Cameron Martin (born March 24, 1998) is an American professional basketball player for the Wisconsin Herd of the NBA G League. He played college basketball for the Jacksonville State Gamecocks, Missouri Southern Lions, Kansas Jayhawks and the Boise State Broncos. Martin is known for his extended seven-year college career in which he utilized his extra year of COVID eligibility, a redshirt season as a fifth-year senior, and an additional medical redshirt season granted by the NCAA.

==High school career==
Martin initially attended Norman North at Norman, Oklahoma, leading them to a state runner-up title during his junior year while averaging 25 points and 13 rebounds.

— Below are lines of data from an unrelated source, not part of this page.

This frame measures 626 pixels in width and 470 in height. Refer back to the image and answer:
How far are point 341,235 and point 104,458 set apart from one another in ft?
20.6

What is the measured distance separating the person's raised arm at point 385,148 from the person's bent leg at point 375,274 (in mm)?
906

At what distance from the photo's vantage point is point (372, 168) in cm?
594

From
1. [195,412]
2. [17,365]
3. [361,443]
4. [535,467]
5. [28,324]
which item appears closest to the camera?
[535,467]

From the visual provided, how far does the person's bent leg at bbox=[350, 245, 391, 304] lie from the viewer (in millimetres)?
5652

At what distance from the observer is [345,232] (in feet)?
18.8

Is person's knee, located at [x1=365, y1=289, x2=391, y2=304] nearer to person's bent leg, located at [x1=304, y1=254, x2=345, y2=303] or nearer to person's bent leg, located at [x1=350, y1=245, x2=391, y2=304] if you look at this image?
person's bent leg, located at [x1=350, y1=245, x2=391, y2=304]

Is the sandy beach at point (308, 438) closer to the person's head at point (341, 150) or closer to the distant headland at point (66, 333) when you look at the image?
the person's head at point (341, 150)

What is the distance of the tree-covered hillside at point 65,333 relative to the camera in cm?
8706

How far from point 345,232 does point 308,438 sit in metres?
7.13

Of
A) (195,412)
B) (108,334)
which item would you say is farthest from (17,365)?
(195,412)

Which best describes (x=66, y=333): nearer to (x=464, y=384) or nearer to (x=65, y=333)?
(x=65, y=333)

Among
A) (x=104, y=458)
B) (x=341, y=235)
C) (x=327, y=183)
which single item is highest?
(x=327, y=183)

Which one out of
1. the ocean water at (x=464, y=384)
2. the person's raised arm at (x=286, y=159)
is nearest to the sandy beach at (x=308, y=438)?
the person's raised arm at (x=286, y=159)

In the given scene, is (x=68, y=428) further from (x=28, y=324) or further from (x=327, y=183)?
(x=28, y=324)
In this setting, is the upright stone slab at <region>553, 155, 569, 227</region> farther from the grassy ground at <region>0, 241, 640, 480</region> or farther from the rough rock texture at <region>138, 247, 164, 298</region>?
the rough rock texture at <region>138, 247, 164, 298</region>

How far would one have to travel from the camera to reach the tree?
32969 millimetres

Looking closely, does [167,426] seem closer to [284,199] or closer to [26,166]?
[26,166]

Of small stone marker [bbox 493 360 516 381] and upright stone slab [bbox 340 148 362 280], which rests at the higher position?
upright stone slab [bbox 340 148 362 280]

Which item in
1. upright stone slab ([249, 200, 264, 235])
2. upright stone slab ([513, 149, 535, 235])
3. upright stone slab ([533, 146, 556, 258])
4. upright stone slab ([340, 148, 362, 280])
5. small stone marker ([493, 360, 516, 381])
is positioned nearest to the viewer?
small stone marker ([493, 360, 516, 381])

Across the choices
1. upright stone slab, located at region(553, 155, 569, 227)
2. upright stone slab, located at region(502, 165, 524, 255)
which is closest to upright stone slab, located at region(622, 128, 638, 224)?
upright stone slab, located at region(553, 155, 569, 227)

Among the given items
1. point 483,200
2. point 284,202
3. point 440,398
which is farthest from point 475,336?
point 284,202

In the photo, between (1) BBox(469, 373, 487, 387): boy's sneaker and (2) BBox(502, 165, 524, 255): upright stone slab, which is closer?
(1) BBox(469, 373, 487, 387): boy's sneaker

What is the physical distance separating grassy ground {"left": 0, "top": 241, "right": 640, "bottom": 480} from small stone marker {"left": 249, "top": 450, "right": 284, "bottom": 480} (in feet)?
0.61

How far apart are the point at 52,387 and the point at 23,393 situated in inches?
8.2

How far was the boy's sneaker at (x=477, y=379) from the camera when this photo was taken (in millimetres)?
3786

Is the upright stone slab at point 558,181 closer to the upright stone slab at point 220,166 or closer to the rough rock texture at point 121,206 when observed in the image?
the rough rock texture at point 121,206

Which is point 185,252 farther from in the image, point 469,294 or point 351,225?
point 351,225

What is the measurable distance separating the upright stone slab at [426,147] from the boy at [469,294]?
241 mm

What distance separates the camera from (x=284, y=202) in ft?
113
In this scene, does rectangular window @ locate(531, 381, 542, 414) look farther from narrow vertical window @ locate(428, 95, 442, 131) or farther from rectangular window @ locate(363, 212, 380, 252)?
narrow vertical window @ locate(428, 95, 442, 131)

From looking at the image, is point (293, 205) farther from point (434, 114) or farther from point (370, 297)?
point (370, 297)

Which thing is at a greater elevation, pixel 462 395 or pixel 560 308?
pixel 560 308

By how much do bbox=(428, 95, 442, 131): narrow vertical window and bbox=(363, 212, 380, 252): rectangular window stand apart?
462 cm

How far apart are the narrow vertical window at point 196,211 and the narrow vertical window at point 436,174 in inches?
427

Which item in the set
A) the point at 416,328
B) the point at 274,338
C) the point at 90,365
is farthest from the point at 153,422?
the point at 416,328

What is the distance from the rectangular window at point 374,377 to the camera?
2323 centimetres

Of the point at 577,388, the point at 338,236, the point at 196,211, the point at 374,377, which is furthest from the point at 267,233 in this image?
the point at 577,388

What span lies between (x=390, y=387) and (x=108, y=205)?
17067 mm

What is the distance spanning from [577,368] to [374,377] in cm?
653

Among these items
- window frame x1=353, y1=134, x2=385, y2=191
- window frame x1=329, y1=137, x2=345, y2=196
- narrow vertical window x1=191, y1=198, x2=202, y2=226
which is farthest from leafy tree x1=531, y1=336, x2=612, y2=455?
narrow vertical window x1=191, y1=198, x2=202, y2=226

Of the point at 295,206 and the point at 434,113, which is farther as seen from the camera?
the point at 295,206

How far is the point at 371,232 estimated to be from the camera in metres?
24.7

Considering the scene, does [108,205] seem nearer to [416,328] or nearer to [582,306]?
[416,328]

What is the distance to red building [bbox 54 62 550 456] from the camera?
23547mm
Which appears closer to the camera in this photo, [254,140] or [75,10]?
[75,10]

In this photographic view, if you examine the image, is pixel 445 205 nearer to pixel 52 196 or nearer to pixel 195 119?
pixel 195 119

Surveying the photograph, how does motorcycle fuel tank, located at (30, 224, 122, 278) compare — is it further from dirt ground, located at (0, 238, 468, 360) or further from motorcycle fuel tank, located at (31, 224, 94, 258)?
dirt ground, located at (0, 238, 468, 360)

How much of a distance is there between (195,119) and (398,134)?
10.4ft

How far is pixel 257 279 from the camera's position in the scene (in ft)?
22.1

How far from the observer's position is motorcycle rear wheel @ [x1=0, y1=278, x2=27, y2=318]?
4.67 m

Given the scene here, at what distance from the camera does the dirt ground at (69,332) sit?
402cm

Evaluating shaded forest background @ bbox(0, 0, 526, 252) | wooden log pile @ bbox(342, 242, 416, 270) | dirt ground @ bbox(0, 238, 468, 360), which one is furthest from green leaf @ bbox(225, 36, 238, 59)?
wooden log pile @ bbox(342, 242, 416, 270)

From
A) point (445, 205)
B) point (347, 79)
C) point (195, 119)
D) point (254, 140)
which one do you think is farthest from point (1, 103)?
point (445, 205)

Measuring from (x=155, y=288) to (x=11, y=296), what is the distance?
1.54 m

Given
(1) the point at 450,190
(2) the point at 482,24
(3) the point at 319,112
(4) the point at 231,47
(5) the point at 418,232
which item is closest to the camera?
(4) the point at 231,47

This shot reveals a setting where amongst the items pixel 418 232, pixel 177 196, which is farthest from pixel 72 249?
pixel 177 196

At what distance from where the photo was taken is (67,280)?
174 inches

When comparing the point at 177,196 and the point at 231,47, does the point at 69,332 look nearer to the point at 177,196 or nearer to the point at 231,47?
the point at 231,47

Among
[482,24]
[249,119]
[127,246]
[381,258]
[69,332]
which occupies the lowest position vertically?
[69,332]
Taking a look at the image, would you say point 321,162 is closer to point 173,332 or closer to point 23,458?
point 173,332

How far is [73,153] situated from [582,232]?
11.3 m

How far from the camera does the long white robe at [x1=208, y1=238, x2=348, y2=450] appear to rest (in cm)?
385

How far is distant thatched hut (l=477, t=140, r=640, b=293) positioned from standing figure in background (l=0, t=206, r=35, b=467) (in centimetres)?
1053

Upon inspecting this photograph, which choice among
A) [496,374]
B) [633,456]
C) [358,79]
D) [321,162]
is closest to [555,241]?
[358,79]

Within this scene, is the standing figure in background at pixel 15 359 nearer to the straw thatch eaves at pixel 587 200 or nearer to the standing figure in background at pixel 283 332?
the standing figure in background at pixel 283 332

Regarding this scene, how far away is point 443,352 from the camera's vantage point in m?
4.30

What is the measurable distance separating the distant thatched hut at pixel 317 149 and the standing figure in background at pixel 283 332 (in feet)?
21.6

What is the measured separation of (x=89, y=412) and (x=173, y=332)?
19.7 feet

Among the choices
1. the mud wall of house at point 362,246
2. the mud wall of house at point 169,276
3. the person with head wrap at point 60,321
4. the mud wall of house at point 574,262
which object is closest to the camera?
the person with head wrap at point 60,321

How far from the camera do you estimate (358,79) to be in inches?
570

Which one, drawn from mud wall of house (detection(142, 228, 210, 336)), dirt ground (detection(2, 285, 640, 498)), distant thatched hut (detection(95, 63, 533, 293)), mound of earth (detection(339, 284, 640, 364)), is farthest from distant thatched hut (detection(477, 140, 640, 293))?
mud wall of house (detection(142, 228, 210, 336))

Afterwards, he transferred to Yukon High School at Yukon, Oklahoma and as a senior, he averaged 18 points and 13 rebounds, helping the team to the OSSAA state finals.

==College career==
Martin began his college career at Jacksonville State, where he played in 28 games, averaging 4.1 points and 2.6 rebounds in 9.8 minutes.

Martin later transferred to Missouri Southern where he appeared in 86 games and averaged 23.7 points, 9.3 rebounds, 2.1 assists and 1.2 blocks while shooting 38.8% from beyond the arc and 58.9% from the field while being a three-time Division II All-American as well as a 3-time All-MIAA performer. Due to the impact of the COVID-19 pandemic during his time at Missouri Southern, Martin gained a fifth year of NCAA eligibility.

Martin transferred up to Division I Kansas in 2021 as a super senior grad transfer, but in November decided to redshirt due to lack of available playing time behind David McCormack and other big men on the roster. Martin earned a national championship ring as a member of the 2021–22 Kansas Jayhawks men's basketball team, winners of the 2022 NCAA Division I men's basketball championship game. Martin separated his shoulder in practice prior to the 2022 season. At Kansas he played four games.

After two season at Kansas, in 2023 Martin entered the transfer portal and enrolled at Boise State for his final, seventh year of NCAA eligibility. Due to his extended eligibility Cam was able to play with his younger brother, Alex Martin, a walk-on guard for the Broncos. At Boise State he appeared in 32 games, averaging 5.3 points, 4.4 rebounds and 2.4 assists.

==Professional career==
After going undrafted in the 2024 NBA draft, Martin joined the Motor City Cruise.

==Personal life==
The son of Jeff and Mandi Martin, he earned a degree in kinesiology.